Ausserhalb der Stadt wurden grosse Einkaufszentren errichtet, die an Modernität kaum zu überbieten sind – was angesichts der nicht sehr kaufkräftigen Bevölkerung ziemlich schräg wirkt. Meine Zeit reichte leider nicht für den Weg aus der Stadt, aber dort versucht ein neues Kroatien, dem alten Morast der Geschichte zu entfliehen und technokratische Denkmäler zu bauen. Wer das sehen will, kann in einer Suchmaschine unter «Einkaufszentren» und «Zagreb» nach Bildern suchen. Für die Innenstadt ist das natürlich nicht förderlich, denn die alten Ladenstrassen werden unattraktiv, sterben langsam aus. Die Zahl der Ramschläden nimmt zu, grosse, bekannte Marken sieht man wenig. Dies wirkt sich wiederum auf den Tourismus aus.

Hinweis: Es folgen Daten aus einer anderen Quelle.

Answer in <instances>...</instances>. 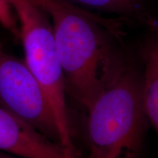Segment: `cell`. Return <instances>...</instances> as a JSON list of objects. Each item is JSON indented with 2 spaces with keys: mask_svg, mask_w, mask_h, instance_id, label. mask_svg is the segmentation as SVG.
<instances>
[{
  "mask_svg": "<svg viewBox=\"0 0 158 158\" xmlns=\"http://www.w3.org/2000/svg\"><path fill=\"white\" fill-rule=\"evenodd\" d=\"M143 105L148 121L158 135V66L152 59L143 55Z\"/></svg>",
  "mask_w": 158,
  "mask_h": 158,
  "instance_id": "obj_7",
  "label": "cell"
},
{
  "mask_svg": "<svg viewBox=\"0 0 158 158\" xmlns=\"http://www.w3.org/2000/svg\"><path fill=\"white\" fill-rule=\"evenodd\" d=\"M0 158H23L21 157H18V156L10 155V154L3 152H0Z\"/></svg>",
  "mask_w": 158,
  "mask_h": 158,
  "instance_id": "obj_10",
  "label": "cell"
},
{
  "mask_svg": "<svg viewBox=\"0 0 158 158\" xmlns=\"http://www.w3.org/2000/svg\"><path fill=\"white\" fill-rule=\"evenodd\" d=\"M150 29L152 31V36L144 49L143 55L152 59L158 66V23Z\"/></svg>",
  "mask_w": 158,
  "mask_h": 158,
  "instance_id": "obj_9",
  "label": "cell"
},
{
  "mask_svg": "<svg viewBox=\"0 0 158 158\" xmlns=\"http://www.w3.org/2000/svg\"><path fill=\"white\" fill-rule=\"evenodd\" d=\"M73 2L98 10L114 13L138 21L152 28L158 23L142 0H70Z\"/></svg>",
  "mask_w": 158,
  "mask_h": 158,
  "instance_id": "obj_6",
  "label": "cell"
},
{
  "mask_svg": "<svg viewBox=\"0 0 158 158\" xmlns=\"http://www.w3.org/2000/svg\"><path fill=\"white\" fill-rule=\"evenodd\" d=\"M8 1L19 23L24 61L50 105L58 128L60 144L69 155L76 157L64 73L50 18L32 0Z\"/></svg>",
  "mask_w": 158,
  "mask_h": 158,
  "instance_id": "obj_3",
  "label": "cell"
},
{
  "mask_svg": "<svg viewBox=\"0 0 158 158\" xmlns=\"http://www.w3.org/2000/svg\"><path fill=\"white\" fill-rule=\"evenodd\" d=\"M50 18L67 94L88 110L117 76L126 58L113 48L102 30L116 24L66 0H32Z\"/></svg>",
  "mask_w": 158,
  "mask_h": 158,
  "instance_id": "obj_1",
  "label": "cell"
},
{
  "mask_svg": "<svg viewBox=\"0 0 158 158\" xmlns=\"http://www.w3.org/2000/svg\"><path fill=\"white\" fill-rule=\"evenodd\" d=\"M0 152L23 158H72L61 144L0 106Z\"/></svg>",
  "mask_w": 158,
  "mask_h": 158,
  "instance_id": "obj_5",
  "label": "cell"
},
{
  "mask_svg": "<svg viewBox=\"0 0 158 158\" xmlns=\"http://www.w3.org/2000/svg\"><path fill=\"white\" fill-rule=\"evenodd\" d=\"M0 24L14 38L19 39V23L8 0H0Z\"/></svg>",
  "mask_w": 158,
  "mask_h": 158,
  "instance_id": "obj_8",
  "label": "cell"
},
{
  "mask_svg": "<svg viewBox=\"0 0 158 158\" xmlns=\"http://www.w3.org/2000/svg\"><path fill=\"white\" fill-rule=\"evenodd\" d=\"M86 158H138L148 119L143 105V73L129 59L87 110Z\"/></svg>",
  "mask_w": 158,
  "mask_h": 158,
  "instance_id": "obj_2",
  "label": "cell"
},
{
  "mask_svg": "<svg viewBox=\"0 0 158 158\" xmlns=\"http://www.w3.org/2000/svg\"><path fill=\"white\" fill-rule=\"evenodd\" d=\"M0 106L60 144L55 118L42 88L25 61L0 43Z\"/></svg>",
  "mask_w": 158,
  "mask_h": 158,
  "instance_id": "obj_4",
  "label": "cell"
}]
</instances>
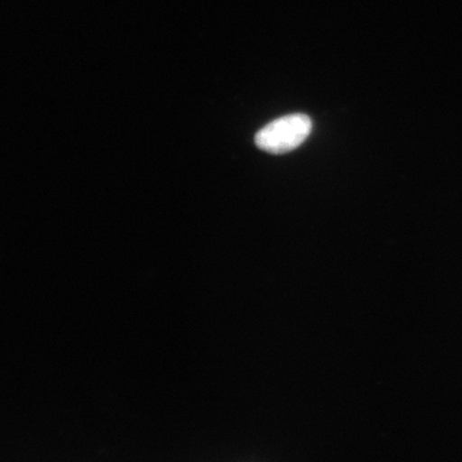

Ein kleiner Abstecher gelang mir allerdings, kurz vor der Abreise: Beim Hotel, hinter den Bahngleisen, auf dem Weg aus der Stadt hinaus, kommen die alten Wohnblöcke zum Vorschein. Der Schritt von der historischen Stadt zu diesen Sozialblöcken ist sehr klein, und überrascht. Es ist der Teil, den man nicht auf Postkarten zu sehen bekommt. Zagreb ist aber eine wunderbare Stadt. Durch die Universität, die vielen Kulturinstitutionen, die vielen Ecken und Geschichten garantiert eine Entdeckungsreise. Es gibt nicht mehr viele Städte in Europa, deren Entwicklung wir so nahe mitverfolgen können. Es lohnt sich, jetzt in diese Welt einzutauchen – denn bald einmal wird auch hier die Vergangenheit der Neuzeit Platz machen müssen. Dann wird der Charme von Zagreb schwinden, die Märkte unter den roten Sonnenschirmen, die für TouristInnen in den Gassen zelebrierte Folklore – und die Stadt der Millionen Herzen, wie sie von Einheimischen genannt wird, wird grau werden.